Everwood‘s lack of context is particularly odd since Berlanti worked for a year on Dawson’s Creek, where the main characters have much more complicated intellectual and social histories. Unlike pop-culture-savvy and hyper-articulate Dawson, Ephram musters only one meta-cultural comment in the pilot — that a move to Everwood would be “Harrison-Ford-in-Mosquito Coast crazy.” How disappointing for a brainy adolescent musician from New York.

Once the family arrives in Everwood, however, they do form some relationships that promise more complex plot twists. Ephram romances the extremely attractive Amy (Emily Van Camp), who has two ulterior motives for flirting with him. She hopes Ephram’s dad can help her boyfriend, who lays in a coma in a Denver hospital, and she wants to get back at her father Dr. Abbott, whose local practice is threatened by Brown’s arrival.
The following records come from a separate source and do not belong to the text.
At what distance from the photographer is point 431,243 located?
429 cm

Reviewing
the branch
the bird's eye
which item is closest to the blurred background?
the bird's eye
Van Camp is very good as a teenage girl trying to be a femme fatale, a character similar to her role in last year’s Glory Days. And Van Camp’s and Smith’s tandem performances are more subtle and believable than the overwrought father-son conflict.

Predictably, this show trying so hard to glorify quirky small towns is as a perfect example of Hollywood’s assembly-line production and marketing. Television producers, it appears, like the show even more than their target demographics. Variety reported that “all” network executives wished to have Everwood on their schedule. Perhaps they like the show because it lionizes their own self-serving practices under the guise of a small-town drama. Brown’s conflict with the town’s doctor can be read as a primer for corporate takeover: Brown sets up his clinic right across the street from Abbott’s office, hires Abbott’s former nurse, and offers his services for free. Hard to compete with that.

Or, more likely, TV networks just prefer to invest in predictable and banal storylines that pacify and reassure rather than challenge viewers. WB Entertainment President Jordan Levin explains to the Hollywood Reporter why he banked on Everwood‘s blandness: “It’s an incredibly flexible piece — it has numerous time slots that it can play in.” Sadly, the producers’ formulaic strategy has paid off, at least for now. Nielsen reports that Everwood beat last year’s same slot season premiere of the dark urban vampire series Angel by 51 percent. It is not clear whether the pilot succeeded because post-9-11 viewers long for sentimental life-affirming dramas, or because the WB began aggressively promoting it in June. I hope the latter.